I was sitting with Bob Murphy in an airport one day, and mention of somebody's divorce came up. He said a little sadly, "Carol, I graduated from tour school with 29 other guys, and all of us wound up getting married. Of the 30, only two of us are married to the same woman." The divorce rate on the PGA Tour is very high, and I bring it up only to throw in that marriages on the LPGA Tour are maybe even more complicated. The fellow has to be subservient to his wife's career but strong at the same time. It's a tough combination for both parties.

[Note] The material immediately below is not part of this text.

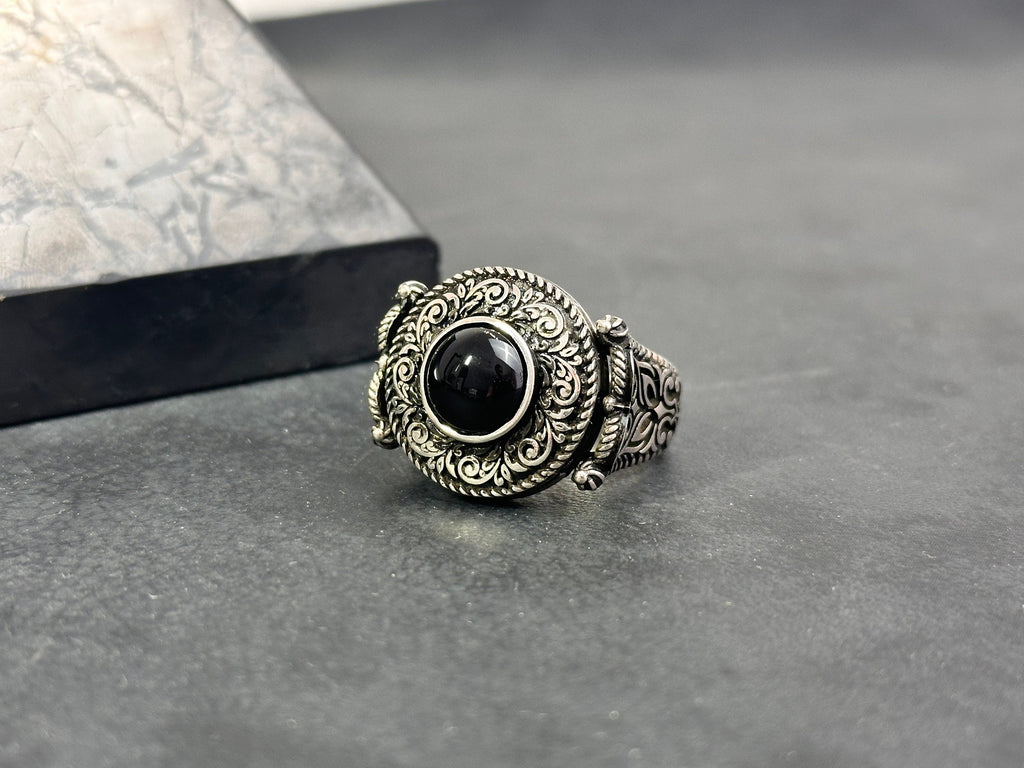 Greek Motif Onyx Ring - Sterling Silver Men's Jewelry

We were in a foreign country playing in a tournament once, and it was an important event for the LPGA. A lot rode on it for us in terms of future events because the sponsor wanted to do business in that country. As part of the event, we got to meet the leader of the country. The players spent a lot of time with him. One night, a young player phoned me, very upset. Somebody had knocked on her door and handed her a gift, a very expensive ring, from this guy. She wanted nothing to do with him, but she was terrified that if she sent it back, it could jeopardize the LPGA. "What should I do?" she asked. My reply was simple: "What do you want to do?" She replied, "I want nothing to do with this guy." I said, "There's your answer. You have to act on it." And she did: She sent the ring back. Things turned out fine, but that's a hell of a place to be in, isn't it? Imagine any men's event where a huge deal hinged on whether a player took a romantic offer from a person of importance. That's the sort of problem only the LPGA had to deal with.
In 1973, a few months before I became LPGA president, I spoke with the USGA's executive director, P.J. Boatwright, about increasing prize money for the 1974 Women's Open. In trying to explain the difficulty of raising the purse, P.J. told me some things he probably shouldn't have. Among them was the fact that ABC, the network covering the men's U.S. Open, offered the USGA additional money if it didn't have to televise the Women's Open and the men's U.S. Amateur. The network told the USGA those two championships were money-losers. When I passed that information along to the other players, a group of dissidents formed, and they became very vocal. Several threatened to boycott the '74 Women's Open, and I believed there was a strong possibility that if a dissident decided to play and won, she would use the championship as a platform to embarrass the USGA. At that point we just couldn't afford any bad publicity.